FROM biobrickdb.parts;

These SQL commands provide with the data needed to generate our graphs. We also provide our R script and input data (here) that can be used to generate the graphs in Figures 6 and 7.

200 Random Composite Parts - Asset Evaluation

We took a sample of 200 random composite parts (Table 3) using the following query (note this will give you a random set of 200 parts each time you run it, not necessarily the 200 used in our publication).

SELECT part name FROM biobrickdb.parts

WHERE part type='Composite' ORDER BY RAND() LIMIT 200;

We manually looked up each 200 parts (e.g. http://parts.igem.org/Part:BBa_K611032) in the registry and recorded if the several assets were present. The list of assets and criteria of determination for each was as follows:

  • SBOL model: The “Subparts” section contains symbols that have a direct translation into symbols found in the SBOL 2.0 set of glyphs.

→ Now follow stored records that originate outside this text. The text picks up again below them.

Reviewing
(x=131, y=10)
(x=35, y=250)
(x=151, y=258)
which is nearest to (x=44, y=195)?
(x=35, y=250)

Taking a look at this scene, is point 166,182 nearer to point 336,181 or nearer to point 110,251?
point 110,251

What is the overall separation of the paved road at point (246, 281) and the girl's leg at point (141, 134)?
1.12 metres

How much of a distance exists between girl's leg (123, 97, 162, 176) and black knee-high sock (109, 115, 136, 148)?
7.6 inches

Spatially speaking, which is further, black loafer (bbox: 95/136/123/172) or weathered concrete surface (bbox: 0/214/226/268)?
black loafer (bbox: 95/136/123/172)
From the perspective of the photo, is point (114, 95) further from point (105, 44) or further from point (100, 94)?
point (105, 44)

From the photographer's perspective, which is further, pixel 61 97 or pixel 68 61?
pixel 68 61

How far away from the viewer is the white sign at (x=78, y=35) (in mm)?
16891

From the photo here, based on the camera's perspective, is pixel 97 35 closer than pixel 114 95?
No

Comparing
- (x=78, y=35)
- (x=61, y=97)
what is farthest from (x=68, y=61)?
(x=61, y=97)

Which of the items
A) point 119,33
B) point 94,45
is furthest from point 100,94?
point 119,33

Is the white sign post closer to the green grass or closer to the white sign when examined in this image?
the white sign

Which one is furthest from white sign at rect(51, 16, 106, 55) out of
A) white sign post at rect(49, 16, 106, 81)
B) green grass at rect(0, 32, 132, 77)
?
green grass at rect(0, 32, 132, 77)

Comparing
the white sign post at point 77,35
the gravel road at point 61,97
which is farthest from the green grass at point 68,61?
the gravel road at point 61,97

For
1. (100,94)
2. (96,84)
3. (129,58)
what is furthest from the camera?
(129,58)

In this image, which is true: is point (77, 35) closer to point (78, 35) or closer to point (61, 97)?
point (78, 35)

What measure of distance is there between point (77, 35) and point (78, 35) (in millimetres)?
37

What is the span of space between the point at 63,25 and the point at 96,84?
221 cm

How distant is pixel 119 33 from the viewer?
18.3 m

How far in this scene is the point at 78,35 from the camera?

  • Ruler model: The “Ruler” section contains at least one subpart name.

  • DNA sequence: The “Get part sequence” section returns a non-empty result.

  • Single/Double Strand (aka SS/DS): The “SS” or “DS” section contains a DNA sequence.

  • Textual description: The page provides some textual information about the part. The information must be more than could be determined by the name of the part alone.

  • Experimental results: The page provides any experimental results regarding the use of the part or a direct link to a results page.

All recording can be found in this spreadsheet (also shown below, a 1 means the asset was present and a 0 means the asset was not present).

For example, the evaluation for part BBa_K611032 can be seen below. This part has a textual description explaining what the part is and what it could be used for, the SBOL format, and the raw DNA Sequence (found by clicking on the text Get part sequence). This part lacks the experimental results asset.

200RandomParts.xlsx

Part BBa_K2757004 (seen below) has the textual description asset, the raw DNA parts sequence, and the experimental results asset (usually as part of a "characterization"). However this part lacks the SBOL model asset (subparts is grayed out and no model is present).